# Permintaan 1
Tentukan apakah tiap pernyataan berikut sesuai dengan teks tentang Desa Sembungan di bawah. Jawab ya atau tidak untuk masing-masing, lalu kutip kata-kata penentunya dari teks tanpa perubahan. (a) Desa Sembungan berada di dataran tinggi Dieng, Wonosobo, Jawa Tengah. (b) Perjalanan dengan bus antar kota memakan waktu sekitar 8 jam. (c) Mobil elf yang membawa mereka menuju Dieng berkapasitas 19 orang.

# Teks Pilihan
***
Jumat, 29 Januari 2016

Desa Tertinggi di Pulau Jawa Itu Bernama Desa Sembungan

Saya memang memiliki tubuh yang tidak semampai, terbilang kecil malah tapi saya justru menyukai hal-hal yang berbau dengan ketinggian, salah satu contohnya mendaki gunung. Mendaki gunung memang hobi yang baru saja saya geluti 2 tahun belakangan ini, tapi perjalanannya membuat saya terlanjur jatuh cinta untuk berhenti. Hingga akhirnya hobi itu pun meluas, sehingga saya menjadi begitu mudah jatuh cinta dengan alam dan menikmati setiap inchi keindahan yang dimiliki negeri tercinta yang tak akan pernah ada habisnya ini menjadi salah satu tujuan dalam hidup saya.
Bicara mengenai ketinggian, kali ini saya akan membawa kalian menuju desa tertinggi di pulau jawa Indonesia. Desa Sembungan namanya, terletak di dataran tinggi Dieng Wonosobo Jawa Tengah. Dengan ketinggian 2.306MDPL bisa dibayangkan seberapa ekstrem suhu menggigit disana ?.
Bulan desember identik dengan musim penghujan, para pendaki dan traveler pun biasanya menghindari bulan ini untuk berpetualang, tapi saya dan teman saya tidak. Bermodal jatah cuti yang sudah di approve oleh perusahaan masing-masing, perjalanan menjelajah Dieng pun dimulai per tanggal 21 Desember 2015 lalu.
Perjalanan darat yang kami lalui dengan bus antar kota ditempuh kurang lebih 12 jam lamanya. Sesampainya di terminal mendolo wonosobo pun kami harus menyambung transportasi darat lainnya untuk menuju Dieng, sebuah mobil elf berkapasitas 19 orang yang sukses membawa kami menaiki bukit yang semakin lama semakin meninggi dengan gagahnya.
***
# Entri yang Diberikan
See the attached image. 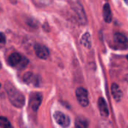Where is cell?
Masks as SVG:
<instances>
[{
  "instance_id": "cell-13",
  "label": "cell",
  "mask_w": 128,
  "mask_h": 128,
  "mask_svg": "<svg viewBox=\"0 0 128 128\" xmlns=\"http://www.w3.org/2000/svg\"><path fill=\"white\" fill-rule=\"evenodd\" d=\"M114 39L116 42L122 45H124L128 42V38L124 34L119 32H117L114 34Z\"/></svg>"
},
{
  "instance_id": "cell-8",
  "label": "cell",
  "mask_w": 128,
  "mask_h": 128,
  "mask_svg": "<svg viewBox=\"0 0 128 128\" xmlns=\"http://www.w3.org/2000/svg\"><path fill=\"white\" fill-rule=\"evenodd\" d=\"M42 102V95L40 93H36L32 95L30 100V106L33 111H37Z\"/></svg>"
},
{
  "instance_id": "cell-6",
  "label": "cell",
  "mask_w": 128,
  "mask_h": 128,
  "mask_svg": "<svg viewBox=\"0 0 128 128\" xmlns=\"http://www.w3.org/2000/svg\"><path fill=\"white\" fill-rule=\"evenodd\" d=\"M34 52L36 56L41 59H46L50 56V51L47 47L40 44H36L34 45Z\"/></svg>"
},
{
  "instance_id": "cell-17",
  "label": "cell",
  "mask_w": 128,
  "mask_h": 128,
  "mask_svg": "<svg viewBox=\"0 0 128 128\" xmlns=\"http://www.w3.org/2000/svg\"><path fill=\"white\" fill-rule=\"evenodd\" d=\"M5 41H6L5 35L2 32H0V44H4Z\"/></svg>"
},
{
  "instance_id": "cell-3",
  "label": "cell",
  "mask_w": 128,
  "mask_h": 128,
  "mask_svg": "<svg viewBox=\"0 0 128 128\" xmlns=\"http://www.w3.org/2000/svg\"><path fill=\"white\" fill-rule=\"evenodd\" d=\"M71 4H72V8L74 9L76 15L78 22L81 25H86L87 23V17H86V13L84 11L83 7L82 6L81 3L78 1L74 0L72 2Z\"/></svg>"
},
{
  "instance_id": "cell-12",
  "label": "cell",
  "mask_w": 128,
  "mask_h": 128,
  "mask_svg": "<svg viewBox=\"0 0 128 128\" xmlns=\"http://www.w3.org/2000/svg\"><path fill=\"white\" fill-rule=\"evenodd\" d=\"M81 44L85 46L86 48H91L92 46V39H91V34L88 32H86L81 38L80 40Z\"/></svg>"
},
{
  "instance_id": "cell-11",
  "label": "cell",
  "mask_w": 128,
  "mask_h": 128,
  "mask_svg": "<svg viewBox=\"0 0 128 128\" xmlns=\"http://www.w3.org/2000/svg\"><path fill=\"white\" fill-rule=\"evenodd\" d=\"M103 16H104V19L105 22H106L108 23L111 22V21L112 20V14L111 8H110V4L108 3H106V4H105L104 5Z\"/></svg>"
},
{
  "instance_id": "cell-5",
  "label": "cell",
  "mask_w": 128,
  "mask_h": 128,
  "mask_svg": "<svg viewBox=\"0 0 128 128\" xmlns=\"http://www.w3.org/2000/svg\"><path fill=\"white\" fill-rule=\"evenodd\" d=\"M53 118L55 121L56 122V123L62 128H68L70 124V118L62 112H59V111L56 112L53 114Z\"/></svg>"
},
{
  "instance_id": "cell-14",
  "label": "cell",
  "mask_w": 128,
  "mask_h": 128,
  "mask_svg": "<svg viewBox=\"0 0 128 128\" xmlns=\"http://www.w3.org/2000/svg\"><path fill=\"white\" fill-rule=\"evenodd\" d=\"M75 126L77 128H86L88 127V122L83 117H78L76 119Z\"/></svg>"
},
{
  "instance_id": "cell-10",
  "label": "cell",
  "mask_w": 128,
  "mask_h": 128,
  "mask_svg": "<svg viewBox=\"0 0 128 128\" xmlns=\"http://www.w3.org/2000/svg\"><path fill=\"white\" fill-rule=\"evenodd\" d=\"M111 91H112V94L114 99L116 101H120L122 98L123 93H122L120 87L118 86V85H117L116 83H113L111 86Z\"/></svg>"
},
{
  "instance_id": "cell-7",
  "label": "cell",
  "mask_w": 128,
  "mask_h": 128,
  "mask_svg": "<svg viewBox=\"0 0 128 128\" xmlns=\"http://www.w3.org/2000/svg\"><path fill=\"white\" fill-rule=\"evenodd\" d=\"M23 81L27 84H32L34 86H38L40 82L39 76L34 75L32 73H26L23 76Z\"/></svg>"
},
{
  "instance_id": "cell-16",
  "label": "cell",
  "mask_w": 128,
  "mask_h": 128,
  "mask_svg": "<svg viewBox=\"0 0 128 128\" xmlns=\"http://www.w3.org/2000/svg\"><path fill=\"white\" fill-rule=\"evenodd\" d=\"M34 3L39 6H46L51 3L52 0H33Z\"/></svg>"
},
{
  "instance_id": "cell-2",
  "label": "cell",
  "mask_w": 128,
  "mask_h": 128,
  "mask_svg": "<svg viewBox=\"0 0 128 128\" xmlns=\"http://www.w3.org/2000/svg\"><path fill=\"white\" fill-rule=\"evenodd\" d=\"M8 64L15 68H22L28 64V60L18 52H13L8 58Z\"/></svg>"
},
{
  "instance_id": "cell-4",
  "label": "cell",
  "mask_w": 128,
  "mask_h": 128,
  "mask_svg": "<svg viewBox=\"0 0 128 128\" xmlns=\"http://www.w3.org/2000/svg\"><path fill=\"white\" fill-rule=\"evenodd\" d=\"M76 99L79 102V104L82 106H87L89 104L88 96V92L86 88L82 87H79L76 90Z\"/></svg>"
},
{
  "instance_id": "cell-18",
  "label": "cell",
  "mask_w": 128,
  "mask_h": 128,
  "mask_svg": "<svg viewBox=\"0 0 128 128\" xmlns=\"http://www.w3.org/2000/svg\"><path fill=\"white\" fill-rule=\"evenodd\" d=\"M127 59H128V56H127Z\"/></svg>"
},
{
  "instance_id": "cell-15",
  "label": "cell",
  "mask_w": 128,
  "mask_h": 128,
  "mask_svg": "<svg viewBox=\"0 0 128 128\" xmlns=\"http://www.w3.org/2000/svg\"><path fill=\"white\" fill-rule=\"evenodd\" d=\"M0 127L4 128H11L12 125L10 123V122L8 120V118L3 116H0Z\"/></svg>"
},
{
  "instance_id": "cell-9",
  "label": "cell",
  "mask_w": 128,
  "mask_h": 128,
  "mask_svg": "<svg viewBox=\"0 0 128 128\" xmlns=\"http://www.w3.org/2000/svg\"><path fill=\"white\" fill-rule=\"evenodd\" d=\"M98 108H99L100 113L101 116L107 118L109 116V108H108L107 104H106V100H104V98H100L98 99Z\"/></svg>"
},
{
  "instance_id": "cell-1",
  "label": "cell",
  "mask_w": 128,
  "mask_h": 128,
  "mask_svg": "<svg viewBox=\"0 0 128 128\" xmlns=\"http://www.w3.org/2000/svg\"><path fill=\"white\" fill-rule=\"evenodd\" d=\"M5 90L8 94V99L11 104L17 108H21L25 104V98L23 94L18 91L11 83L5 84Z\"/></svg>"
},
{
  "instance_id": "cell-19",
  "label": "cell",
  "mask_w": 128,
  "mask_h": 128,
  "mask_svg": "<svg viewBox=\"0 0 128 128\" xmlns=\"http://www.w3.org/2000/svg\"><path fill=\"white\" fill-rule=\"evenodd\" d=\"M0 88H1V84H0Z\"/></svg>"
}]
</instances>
***
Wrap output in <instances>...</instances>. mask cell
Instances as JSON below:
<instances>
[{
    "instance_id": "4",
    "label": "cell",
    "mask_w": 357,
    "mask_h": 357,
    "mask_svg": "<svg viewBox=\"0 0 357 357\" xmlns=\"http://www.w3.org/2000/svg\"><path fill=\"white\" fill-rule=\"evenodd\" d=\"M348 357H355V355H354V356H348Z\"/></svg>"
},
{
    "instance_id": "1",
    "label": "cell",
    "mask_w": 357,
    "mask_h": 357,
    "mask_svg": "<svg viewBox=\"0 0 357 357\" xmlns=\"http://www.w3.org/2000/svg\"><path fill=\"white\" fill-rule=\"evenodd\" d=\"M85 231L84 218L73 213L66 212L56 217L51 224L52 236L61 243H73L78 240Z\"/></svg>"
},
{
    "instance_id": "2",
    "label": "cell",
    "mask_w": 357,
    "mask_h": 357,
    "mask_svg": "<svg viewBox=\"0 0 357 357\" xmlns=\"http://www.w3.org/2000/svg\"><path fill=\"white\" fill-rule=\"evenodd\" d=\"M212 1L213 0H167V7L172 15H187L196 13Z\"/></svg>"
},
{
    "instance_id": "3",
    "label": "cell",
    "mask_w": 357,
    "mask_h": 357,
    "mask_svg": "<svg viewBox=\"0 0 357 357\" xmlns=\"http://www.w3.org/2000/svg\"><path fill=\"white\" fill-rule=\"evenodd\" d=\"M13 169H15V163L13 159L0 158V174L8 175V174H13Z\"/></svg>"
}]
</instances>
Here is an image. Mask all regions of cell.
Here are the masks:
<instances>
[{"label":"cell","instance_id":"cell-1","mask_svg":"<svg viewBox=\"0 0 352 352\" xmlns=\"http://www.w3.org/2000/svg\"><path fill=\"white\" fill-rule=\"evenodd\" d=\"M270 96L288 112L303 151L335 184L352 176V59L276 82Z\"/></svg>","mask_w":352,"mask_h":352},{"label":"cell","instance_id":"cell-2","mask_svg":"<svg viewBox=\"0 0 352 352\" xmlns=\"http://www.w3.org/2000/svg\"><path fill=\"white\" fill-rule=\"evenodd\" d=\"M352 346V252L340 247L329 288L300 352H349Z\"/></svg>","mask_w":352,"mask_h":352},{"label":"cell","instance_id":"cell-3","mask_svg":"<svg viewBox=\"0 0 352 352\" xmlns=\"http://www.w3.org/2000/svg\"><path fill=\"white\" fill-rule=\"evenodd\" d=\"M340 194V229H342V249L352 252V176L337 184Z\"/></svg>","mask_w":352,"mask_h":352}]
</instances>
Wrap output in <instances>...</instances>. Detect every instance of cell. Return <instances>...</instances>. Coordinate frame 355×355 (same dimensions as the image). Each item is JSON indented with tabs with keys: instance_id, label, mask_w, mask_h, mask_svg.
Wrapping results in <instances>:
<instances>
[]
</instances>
***
# Permintaan 2
Temukan setiap baris dalam catatan di atas yang memuat string "JSON", lalu salin baris-baris itu. Huruf besar dan kecil dibedakan.

# Hasil Akhir 1
(a) Ya: "terletak di dataran tinggi Dieng Wonosobo Jawa Tengah"
(b) Tidak: "ditempuh kurang lebih 12 jam lamanya"
(c) Ya: "sebuah mobil elf berkapasitas 19 orang"

# Hasil Akhir 2
Instances as JSON below:
Wrap output in <instances>...</instances>. Detect every instance of cell. Return <instances>...</instances>. Coordinate frame 355×355 (same dimensions as the image). Each item is JSON indented with tabs with keys: instance_id, label, mask_w, mask_h, mask_svg.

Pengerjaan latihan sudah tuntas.